Vamos falar de base?

A formação de atletas é uma marca forte da Dupla Grenal. Alguns dos melhores jogadores do mundo são revelados pelos clubes de Porto Alegre. Na noite da última sexta (08), Ademir Costa, coordenador metodológico da base do Inter, e Francesco Barletta, coordenador geral da base gremista, falaram sobre os principais pontos trabalhados para que tantos jogadores sejam revelados.

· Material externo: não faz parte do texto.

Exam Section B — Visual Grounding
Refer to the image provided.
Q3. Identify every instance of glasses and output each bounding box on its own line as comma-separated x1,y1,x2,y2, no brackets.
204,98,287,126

A palestra foi dividida em alguns dos tópicos mais importantes para a formação de jogadores. O primeiro foi captação de atletas. Os convidados destacaram que, para que o processo funcione, é necessário definir uma estrutura de captação, levando em conta uma metodologia e um propósito final. Além disso, vale considerar os valores dos jogadores buscados, para que a adaptação destes em um novo clube não atrapalhe na hora de desenvolver seu futebol. Em ambos os clubes a estrutura da área é semelhante, contando com um supervisor, coordenador técnico, e observadores, alguns espalhados pelos principais mercados, outros para verificar se os processos internos estão sendo feitos de forma correta. Profissionais de preparação física e assistência social se fazem necessários em diversos casos, pois jogadores das mais diferentes realidades são captados e precisam se adequar ao novo clube da melhor maneira. Neste trabalho, é preciso ter paciência, já que estão lidando com pessoas.

Em relação a isso, surge o segundo tópico: a formação integral do atleta. Aqui foi destacado que é preciso pensar no físico e no mental dos jovens, preparando estes para a vida, não só para o futebol. Ter como objetivo o desenvolvimento humano além do técnico não é fácil, pois o propósito dos jogadores da base é chegar no profissional e a cultura de vencer ao invés de formar acaba atrapalhando alguns atletas. É preciso que profissionais de diversas áreas estejam envolvidos no processo, trabalhando de forma integrada na formação do jogador. 

Ademir e Francesco destacaram a gestão de treinos como o terceiro tópico. O treinamento na base deve ter o caráter educativo, uma vez que as equipes profissionais estão treinando cada vez menos e disputando um grande número de jogos. Apenas no treinamento será possível mudar o comportamento de um atleta, e isso deve ser aproveitado. Em relação a metodologia, é preciso que o treino tenha relação com o jogo, além de trazer estímulos individuais para os atletas, sempre pensando em ensinar a maneira correta de realizar a jogada. Na sequência, foi falado do trabalho multidisciplinar que deve ser desenvolvido. Este conceito reforça a necessidade de ensinar o jogador da base, seja na parte física e técnica, ou até mesmo em aspectos nutricionais psicológicos. Cabe aos profissionais dos clubes reconhecerem a necessidade da integração destas áreas, pois uma falha em uma delas irá atrapalhar a formação do jovem como um todo.

Para encerrar, a transição da base para o time profissional. Os palestrantes destacaram a ajuda que o time sub23, ou de transição como é chamado no Grêmio, proporciona neste processo. Muitas vezes os atletas estão formados apenas com 22/23 anos, e muitos bons jogadores seriam perdidos na passagem dos juniores para o profissional. Em relação ao processo de transição, o principal ponto a ser destacado é que o jogador deve subir para ficar no elenco de cima. Retornar para a base afeta seu processo de formação e mais atrapalha do que auxilia.

Foi mais uma noite de muito conteúdo no FootHub. Falar de base é sempre importante e os mais de trinta inscritos tiveram a oportunidade de aprender sobre diversos processos com dois grandes profissionais.